→ Dataset records

-- Start --

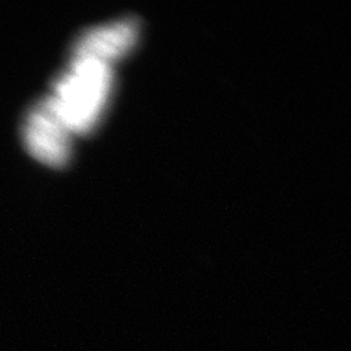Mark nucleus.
Wrapping results in <instances>:
<instances>
[{
	"instance_id": "3",
	"label": "nucleus",
	"mask_w": 351,
	"mask_h": 351,
	"mask_svg": "<svg viewBox=\"0 0 351 351\" xmlns=\"http://www.w3.org/2000/svg\"><path fill=\"white\" fill-rule=\"evenodd\" d=\"M138 38V22L132 18L117 19L85 29L73 41L72 58L94 59L110 64L134 47Z\"/></svg>"
},
{
	"instance_id": "2",
	"label": "nucleus",
	"mask_w": 351,
	"mask_h": 351,
	"mask_svg": "<svg viewBox=\"0 0 351 351\" xmlns=\"http://www.w3.org/2000/svg\"><path fill=\"white\" fill-rule=\"evenodd\" d=\"M71 135L49 97L31 107L24 123V141L38 161L56 167L66 164L71 152Z\"/></svg>"
},
{
	"instance_id": "1",
	"label": "nucleus",
	"mask_w": 351,
	"mask_h": 351,
	"mask_svg": "<svg viewBox=\"0 0 351 351\" xmlns=\"http://www.w3.org/2000/svg\"><path fill=\"white\" fill-rule=\"evenodd\" d=\"M110 86V64L94 59L71 58L68 69L54 82L49 100L71 134H84L100 117Z\"/></svg>"
}]
</instances>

-- End --

→ Your instructions
Could you copy the lines above word for word, leaving out the pictures?

→ Reply
Mark nucleus.
Wrapping results in <instances>:
<instances>
[{
	"instance_id": "3",
	"label": "nucleus",
	"mask_w": 351,
	"mask_h": 351,
	"mask_svg": "<svg viewBox=\"0 0 351 351\" xmlns=\"http://www.w3.org/2000/svg\"><path fill=\"white\" fill-rule=\"evenodd\" d=\"M138 38V22L132 18L117 19L85 29L73 41L72 58L94 59L110 64L134 47Z\"/></svg>"
},
{
	"instance_id": "2",
	"label": "nucleus",
	"mask_w": 351,
	"mask_h": 351,
	"mask_svg": "<svg viewBox=\"0 0 351 351\" xmlns=\"http://www.w3.org/2000/svg\"><path fill=\"white\" fill-rule=\"evenodd\" d=\"M71 135L49 97L31 107L24 123V141L38 161L56 167L66 164L71 152Z\"/></svg>"
},
{
	"instance_id": "1",
	"label": "nucleus",
	"mask_w": 351,
	"mask_h": 351,
	"mask_svg": "<svg viewBox=\"0 0 351 351\" xmlns=\"http://www.w3.org/2000/svg\"><path fill=\"white\" fill-rule=\"evenodd\" d=\"M110 86V64L94 59L71 58L68 69L54 82L49 100L71 134H84L100 117Z\"/></svg>"
}]
</instances>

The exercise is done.